Bloc de texte ::

Constater, dire et juger que l'employeur, la SAS Bahia, dans le cas d'espèce s'agissant d'un groupe important n'a jamais fait de proposition de reclassement en faveur de la salariée Mme [W] [P], qu'il se contente de produire quelques lettres en réponse de la part d'établissements qui indiquent ne pas embaucher,

Constater que l'employeur, la SAS Bahia, n'a pas respecté dans les courriers qu'il a adressé le fait d'intégrer le CV de la salariée et/ou ses aptitudes et compétences et ce, suivant la jurisprudence constante de la chambre sociale de la cour de cassation,

En conséquence, dire et juger que le licenciement est dépourvu de cause réelle et sérieuse,

Constater, dire et juger sur le point de la réalité de la situation économique que l'employeur qui invoque dans sa lettre de licenciement des motifs économiques ne verse aux débats aucune pièce de nature à les justifier (3 derniers bilans, liasses fiscales déposées au tribunal de commerce, comptes d'exploitation, etc...)

Constater également qu'il n'est pas versé aux débats le registre du personnel permettant de se convaincre de la suppression du poste de la salariée (qui constitue la conséquence d'un licenciement économique)

SUR L'APPEL PRINCIPAL:

Confirmer le jugement dont appel et ce avec toutes ses conséquences de droit sauf à voir porter le montant des condamnations aux sommes telles que sollicitées ci-après,

SUR L'APPEL INDICENT:

Infirmer le jugement dont appel en ce qu'il a limité le quantum des condamnations sollicitées

STATUANT A NOUVEAU :

Condamner l'employeur, la SAS Bahia à régler à la salariée, Mme [W] [P],:

- dommages et intérêts pour licenciement dépourvu de cause réelle et sérieuse 42 000 euros

- dommages et intérêts pour préjudice moral 10 000 euros

- intérêts au taux légal sur l'ensemble des condamnations à intervenir, à compter de la demande en justice

- dépens et article 700 du code de procédure civile 3 000 euros'.

Pour l'exposé plus détaillé des prétentions et moyens des parties, il sera renvoyé, conformément à l'article 455 du code de procédure civile, aux conclusions des parties.

MOTIFS DE LA DECISION

A titre liminaire, la cour rappelle qu'en application des dispositions de l'article 954 du code de procédure civile « la cour ne statue que sur les prétentions énoncées au dispositif » et que les 'dire et juger' et les 'constater' ne sont pas des prétentions en ce que ces demandes ne confèrent pas de droit à la partie qui les requiert hormis les cas prévus par la loi ; en conséquence, la cour ne statuera pas sur celles-ci, qui ne sont en réalité que le rappel des moyens invoqués.

Ensemble d'enregistrements ::
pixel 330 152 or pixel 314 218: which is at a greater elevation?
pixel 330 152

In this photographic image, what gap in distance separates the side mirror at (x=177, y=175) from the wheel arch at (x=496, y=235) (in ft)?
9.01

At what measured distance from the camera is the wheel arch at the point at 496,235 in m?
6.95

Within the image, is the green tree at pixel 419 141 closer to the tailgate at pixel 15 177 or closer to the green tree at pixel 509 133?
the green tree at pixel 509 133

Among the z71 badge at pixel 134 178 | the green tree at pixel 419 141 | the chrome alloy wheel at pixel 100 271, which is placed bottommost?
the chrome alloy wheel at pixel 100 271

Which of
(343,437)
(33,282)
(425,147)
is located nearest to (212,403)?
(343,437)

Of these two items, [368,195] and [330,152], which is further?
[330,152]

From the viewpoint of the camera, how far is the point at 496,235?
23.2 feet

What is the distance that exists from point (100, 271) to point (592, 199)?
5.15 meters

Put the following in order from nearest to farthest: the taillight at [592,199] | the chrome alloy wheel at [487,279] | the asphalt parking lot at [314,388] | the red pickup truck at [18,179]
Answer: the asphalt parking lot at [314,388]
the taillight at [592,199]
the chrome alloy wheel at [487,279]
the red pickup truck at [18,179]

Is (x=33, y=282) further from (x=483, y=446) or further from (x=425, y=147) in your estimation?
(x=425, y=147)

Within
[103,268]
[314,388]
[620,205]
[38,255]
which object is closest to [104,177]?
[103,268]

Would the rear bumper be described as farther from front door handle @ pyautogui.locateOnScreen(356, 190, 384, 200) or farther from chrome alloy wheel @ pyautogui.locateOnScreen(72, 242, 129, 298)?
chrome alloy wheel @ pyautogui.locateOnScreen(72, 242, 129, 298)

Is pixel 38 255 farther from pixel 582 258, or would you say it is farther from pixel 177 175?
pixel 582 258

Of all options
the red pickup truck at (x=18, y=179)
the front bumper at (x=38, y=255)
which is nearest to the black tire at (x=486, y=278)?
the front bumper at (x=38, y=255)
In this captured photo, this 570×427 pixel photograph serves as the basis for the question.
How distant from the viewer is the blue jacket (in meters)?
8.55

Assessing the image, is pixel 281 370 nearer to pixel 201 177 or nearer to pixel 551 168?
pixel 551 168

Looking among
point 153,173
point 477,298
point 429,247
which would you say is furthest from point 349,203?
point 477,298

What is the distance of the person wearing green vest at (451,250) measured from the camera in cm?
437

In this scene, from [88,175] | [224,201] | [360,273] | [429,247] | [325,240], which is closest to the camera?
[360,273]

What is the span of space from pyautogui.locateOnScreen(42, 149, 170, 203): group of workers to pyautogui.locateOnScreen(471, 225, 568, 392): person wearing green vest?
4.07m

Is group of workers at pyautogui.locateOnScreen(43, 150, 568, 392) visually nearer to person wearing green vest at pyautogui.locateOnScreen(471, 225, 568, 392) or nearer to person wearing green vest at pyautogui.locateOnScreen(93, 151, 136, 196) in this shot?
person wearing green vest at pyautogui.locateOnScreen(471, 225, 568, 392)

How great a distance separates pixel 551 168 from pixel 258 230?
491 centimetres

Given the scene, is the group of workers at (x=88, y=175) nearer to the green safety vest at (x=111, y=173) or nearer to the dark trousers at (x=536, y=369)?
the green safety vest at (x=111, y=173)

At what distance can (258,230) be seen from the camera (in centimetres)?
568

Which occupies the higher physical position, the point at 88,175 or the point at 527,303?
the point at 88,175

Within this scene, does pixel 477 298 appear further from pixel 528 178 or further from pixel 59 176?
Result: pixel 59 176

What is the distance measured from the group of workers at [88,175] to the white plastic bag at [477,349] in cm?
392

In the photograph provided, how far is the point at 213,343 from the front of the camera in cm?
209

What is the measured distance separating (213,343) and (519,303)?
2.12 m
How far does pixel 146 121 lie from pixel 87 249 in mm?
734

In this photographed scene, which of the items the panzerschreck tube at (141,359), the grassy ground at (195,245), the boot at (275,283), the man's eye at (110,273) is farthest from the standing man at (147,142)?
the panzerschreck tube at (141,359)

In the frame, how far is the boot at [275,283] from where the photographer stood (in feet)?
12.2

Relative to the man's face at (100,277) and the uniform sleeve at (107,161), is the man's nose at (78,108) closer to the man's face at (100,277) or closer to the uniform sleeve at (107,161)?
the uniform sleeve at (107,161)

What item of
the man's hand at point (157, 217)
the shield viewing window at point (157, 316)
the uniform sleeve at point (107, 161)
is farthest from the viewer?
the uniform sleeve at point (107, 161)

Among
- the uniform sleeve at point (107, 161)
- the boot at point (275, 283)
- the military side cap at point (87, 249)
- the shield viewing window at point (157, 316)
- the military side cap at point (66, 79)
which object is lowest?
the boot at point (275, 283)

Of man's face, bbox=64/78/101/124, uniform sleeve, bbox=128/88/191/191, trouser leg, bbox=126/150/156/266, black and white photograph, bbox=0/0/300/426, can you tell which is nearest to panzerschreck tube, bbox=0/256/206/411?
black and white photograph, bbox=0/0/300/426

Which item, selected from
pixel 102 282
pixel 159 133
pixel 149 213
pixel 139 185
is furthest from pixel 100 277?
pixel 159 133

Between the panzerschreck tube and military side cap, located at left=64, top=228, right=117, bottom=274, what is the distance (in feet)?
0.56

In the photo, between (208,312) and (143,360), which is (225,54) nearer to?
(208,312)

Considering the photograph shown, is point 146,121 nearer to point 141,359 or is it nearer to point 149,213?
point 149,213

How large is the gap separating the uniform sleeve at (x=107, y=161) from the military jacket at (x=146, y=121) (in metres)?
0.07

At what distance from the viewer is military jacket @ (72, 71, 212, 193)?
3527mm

Énoncé 1 :: Dans l'extrait de la décision de justice, quelle somme la salariée demande-t-elle à titre de dommages et intérêts pour préjudice moral ?
Énoncé 2 :: Poursuivez l'extrait de la décision de justice sur le licenciement de la salariée à partir de la dernière phrase.
Les enregistrements n'ont aucun rôle ici.

Réponse 1 :: 10 000 euros.

Réponse 2 ::
Sur le bien fondé du licenciement

La lettre du 2 septembre 2016 énonce, à titre de motif de licenciement, ce qui suit :

'Suivant nos échanges lors de cet entretien, nous vous avons exposé les raisons de ce licenciement justifié par les faits suivants:

1) Les motifs, éléments matériels et originels :

- baisse d'activité

- perte de chiffre d'affaires conséquente sur les 8 premiers mois de l'année 2016

- concurrence accrue dans notre secteur d'activité

- forte dégradation de trésorerie

- obligation de remise aux normes qui entraînerait un financement trop important

2) en quoi ces motifs entraînent la nécessité de procéder au licenciement:

- difficulté de trésorerie

- découverts bancaires constant

- retard de paiement des charges sociales

- retard de paiement des loyers

- retard de paiement des prestations des tiers

- retard de paiement des taxes diverses

- nécessité de pérenniser et de sauvegarder les emplois restants

- obligation de sécuriser et mettre aux normes l'établissement avant fermeture administrative.

Ces motifs nous conduisent à supprimer votre poste au sein de l'entreprise.

Par ailleurs, nous avons recherché toutes les possibilités de reclassement et les différents aménagements possibles pour vous offrir un emploi de reclassement.

Dans le respect de mes obligations en matière de reclassement, nous avons sollicité un certain nombre d'entreprises dans le même secteur. Aucune de ces entreprises n'a donné de suite favorable.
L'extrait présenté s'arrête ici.